◆ Problem to work on:
Reproduce all of the rows below word for word.

— Begin Exercise materials —

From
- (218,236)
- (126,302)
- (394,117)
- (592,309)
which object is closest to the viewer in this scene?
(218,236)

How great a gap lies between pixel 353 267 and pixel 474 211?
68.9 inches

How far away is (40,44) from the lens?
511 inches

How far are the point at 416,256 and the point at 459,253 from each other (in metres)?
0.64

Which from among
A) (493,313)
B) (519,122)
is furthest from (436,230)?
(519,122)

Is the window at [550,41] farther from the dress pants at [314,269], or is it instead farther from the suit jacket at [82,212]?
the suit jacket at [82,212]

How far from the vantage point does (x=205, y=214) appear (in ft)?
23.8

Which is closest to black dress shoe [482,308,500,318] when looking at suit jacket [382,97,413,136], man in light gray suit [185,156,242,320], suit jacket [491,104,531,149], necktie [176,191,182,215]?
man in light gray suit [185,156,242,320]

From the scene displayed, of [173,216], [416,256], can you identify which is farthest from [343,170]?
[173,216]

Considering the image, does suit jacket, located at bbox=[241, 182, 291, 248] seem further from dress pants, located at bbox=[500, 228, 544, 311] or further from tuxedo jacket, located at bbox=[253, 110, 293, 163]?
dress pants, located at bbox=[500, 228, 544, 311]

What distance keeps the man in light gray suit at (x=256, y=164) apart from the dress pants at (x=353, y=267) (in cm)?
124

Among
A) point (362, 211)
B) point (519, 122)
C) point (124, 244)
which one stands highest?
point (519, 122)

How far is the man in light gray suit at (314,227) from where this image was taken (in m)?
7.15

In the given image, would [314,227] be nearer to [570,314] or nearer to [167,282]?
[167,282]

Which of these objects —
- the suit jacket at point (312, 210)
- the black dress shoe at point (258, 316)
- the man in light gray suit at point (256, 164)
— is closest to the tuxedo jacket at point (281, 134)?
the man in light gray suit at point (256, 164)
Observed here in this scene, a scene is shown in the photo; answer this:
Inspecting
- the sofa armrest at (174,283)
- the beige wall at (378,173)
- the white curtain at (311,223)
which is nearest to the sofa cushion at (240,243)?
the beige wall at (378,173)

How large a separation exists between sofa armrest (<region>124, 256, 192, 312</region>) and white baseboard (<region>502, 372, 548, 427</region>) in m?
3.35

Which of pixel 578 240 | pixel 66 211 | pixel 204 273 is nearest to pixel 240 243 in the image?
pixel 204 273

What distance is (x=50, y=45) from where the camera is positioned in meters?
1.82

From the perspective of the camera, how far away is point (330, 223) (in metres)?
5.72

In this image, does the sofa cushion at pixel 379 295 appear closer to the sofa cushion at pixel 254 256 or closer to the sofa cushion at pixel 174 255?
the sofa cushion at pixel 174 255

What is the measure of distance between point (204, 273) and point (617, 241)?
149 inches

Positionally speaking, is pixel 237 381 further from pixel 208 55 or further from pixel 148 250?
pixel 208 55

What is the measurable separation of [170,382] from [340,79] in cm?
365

— End Exercise materials —

◆ Task result:
From
- (218,236)
- (126,302)
- (394,117)
- (592,309)
which object is closest to the viewer in this scene?
(218,236)

How great a gap lies between pixel 353 267 and pixel 474 211?
68.9 inches

How far away is (40,44) from the lens?
511 inches

How far are the point at 416,256 and the point at 459,253 from each other (in metres)?
0.64

Which from among
A) (493,313)
B) (519,122)
is furthest from (436,230)?
(519,122)

Is the window at [550,41] farther from the dress pants at [314,269], or is it instead farther from the suit jacket at [82,212]?
the suit jacket at [82,212]

How far from the vantage point does (x=205, y=214) appear (in ft)?
23.8

Which is closest to black dress shoe [482,308,500,318] when looking at suit jacket [382,97,413,136], man in light gray suit [185,156,242,320], suit jacket [491,104,531,149], necktie [176,191,182,215]?
man in light gray suit [185,156,242,320]

From the scene displayed, of [173,216], [416,256], can you identify which is farthest from [343,170]?
[173,216]

Considering the image, does suit jacket, located at bbox=[241, 182, 291, 248] seem further from dress pants, located at bbox=[500, 228, 544, 311] or further from tuxedo jacket, located at bbox=[253, 110, 293, 163]?
dress pants, located at bbox=[500, 228, 544, 311]

What distance keeps the man in light gray suit at (x=256, y=164) apart from the dress pants at (x=353, y=267) (in cm)?
124

Among
A) point (362, 211)
B) point (519, 122)
C) point (124, 244)
which one stands highest?
point (519, 122)

How far is the man in light gray suit at (314,227) from where this image was taken (in m)?
7.15

In the given image, would [314,227] be nearer to [570,314] or nearer to [167,282]?
[167,282]

Which of these objects —
- the suit jacket at point (312, 210)
- the black dress shoe at point (258, 316)
- the man in light gray suit at point (256, 164)
— is closest to the tuxedo jacket at point (281, 134)?
the man in light gray suit at point (256, 164)
Observed here in this scene, a scene is shown in the photo; answer this:
Inspecting
- the sofa armrest at (174,283)
- the beige wall at (378,173)
- the white curtain at (311,223)
which is nearest to the sofa cushion at (240,243)?
the beige wall at (378,173)

How large a separation exists between sofa armrest (<region>124, 256, 192, 312</region>) and white baseboard (<region>502, 372, 548, 427</region>) in m?
3.35

Which of pixel 578 240 | pixel 66 211 | pixel 204 273 is nearest to pixel 240 243 in the image?
pixel 204 273

What distance is (x=50, y=45) from where the camera is positioned in meters?
1.82

From the perspective of the camera, how far away is point (330, 223) (in metres)?
5.72

In this image, does the sofa cushion at pixel 379 295 appear closer to the sofa cushion at pixel 254 256 or closer to the sofa cushion at pixel 174 255?
the sofa cushion at pixel 174 255

What is the measure of distance between point (204, 273) and point (617, 241)?
149 inches

Positionally speaking, is pixel 237 381 further from pixel 208 55 or further from pixel 148 250?
pixel 208 55

What is the measurable separation of [170,382] from [340,79] in cm?
365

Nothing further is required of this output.